Multiscale approach to radiation damage induced by ion beams: complex DNA damage and effects of thermal spikes

TL;DR

This paper advances a multiscale modeling approach to ion beam radiation damage, focusing on complex DNA damage quantification and the impact of thermal spikes on biomolecules, with implications for improving clinical radiation therapy accuracy.

Contribution

It introduces a new method for quantifying complex DNA damage and incorporates thermal spike effects into molecular dynamics simulations of biomolecules.

Findings

A novel approach to quantify complex DNA damage.

Thermal spikes influence biomolecular stability post-irradiation.

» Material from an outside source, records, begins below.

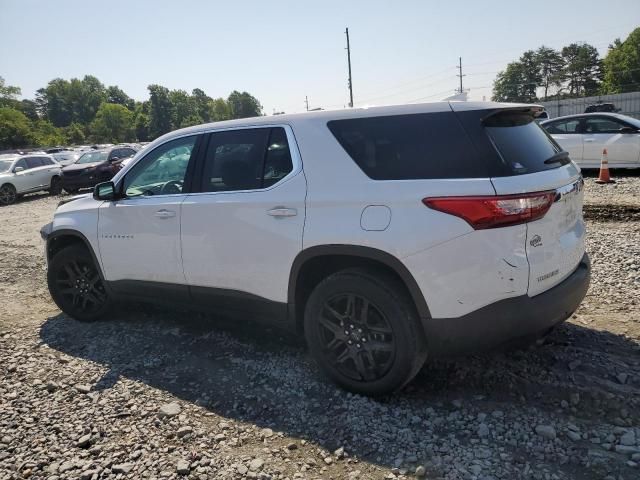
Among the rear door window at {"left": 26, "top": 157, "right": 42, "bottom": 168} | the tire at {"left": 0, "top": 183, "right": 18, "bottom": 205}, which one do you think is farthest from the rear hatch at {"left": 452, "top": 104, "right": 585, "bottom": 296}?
the rear door window at {"left": 26, "top": 157, "right": 42, "bottom": 168}

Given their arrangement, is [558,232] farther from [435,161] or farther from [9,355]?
[9,355]

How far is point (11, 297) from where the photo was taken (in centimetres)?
608

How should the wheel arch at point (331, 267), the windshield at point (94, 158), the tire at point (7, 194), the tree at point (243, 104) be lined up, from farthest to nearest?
the tree at point (243, 104) < the windshield at point (94, 158) < the tire at point (7, 194) < the wheel arch at point (331, 267)

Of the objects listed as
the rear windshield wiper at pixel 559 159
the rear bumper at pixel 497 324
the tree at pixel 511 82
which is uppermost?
the tree at pixel 511 82

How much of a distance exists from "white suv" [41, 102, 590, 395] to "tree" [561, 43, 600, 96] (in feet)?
336

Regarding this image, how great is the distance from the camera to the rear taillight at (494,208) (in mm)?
2682

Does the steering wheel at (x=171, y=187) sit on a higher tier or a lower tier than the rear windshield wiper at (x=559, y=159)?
lower

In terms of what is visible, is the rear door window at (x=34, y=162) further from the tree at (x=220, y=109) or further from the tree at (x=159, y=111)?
the tree at (x=220, y=109)

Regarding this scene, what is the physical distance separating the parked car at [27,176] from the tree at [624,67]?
250 ft

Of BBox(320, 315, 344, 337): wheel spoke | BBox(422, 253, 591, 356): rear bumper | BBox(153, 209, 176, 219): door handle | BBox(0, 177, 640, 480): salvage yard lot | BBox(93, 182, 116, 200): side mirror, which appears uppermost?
BBox(93, 182, 116, 200): side mirror

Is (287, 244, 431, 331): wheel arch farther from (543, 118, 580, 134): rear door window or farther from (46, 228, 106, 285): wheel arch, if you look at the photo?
(543, 118, 580, 134): rear door window

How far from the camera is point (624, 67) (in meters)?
75.4

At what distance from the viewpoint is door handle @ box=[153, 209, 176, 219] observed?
4021 mm

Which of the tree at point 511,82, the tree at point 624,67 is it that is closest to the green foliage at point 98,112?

Initial molecular dynamics results show thermal spikes affect ubiquitin structure.

Abstract

We present the latest advances of the multiscale approach to radiation damage caused by irradiation of a tissue with energetic ions and report the most recent advances in the calculations of complex DNA damage and the effects of thermal spikes on biomolecules. The multiscale approach aims to quantify the most important physical, chemical, and biological phenomena taking place during and following irradiation with ions and provide a better means for clinically-necessary calculations with adequate accuracy. We suggest a way of quantifying the complex clustered damage, one of the most important features of the radiation damage caused by ions. This method can be used for the calculation of irreparable DNA damage. We include thermal spikes, predicted to occur in tissue for a short time after ion's passage in the vicinity of the ions' tracks in our previous work, into modeling of the thermal environment for molecular dynamics analysis of ubiquitin and discuss the first results of these simulations.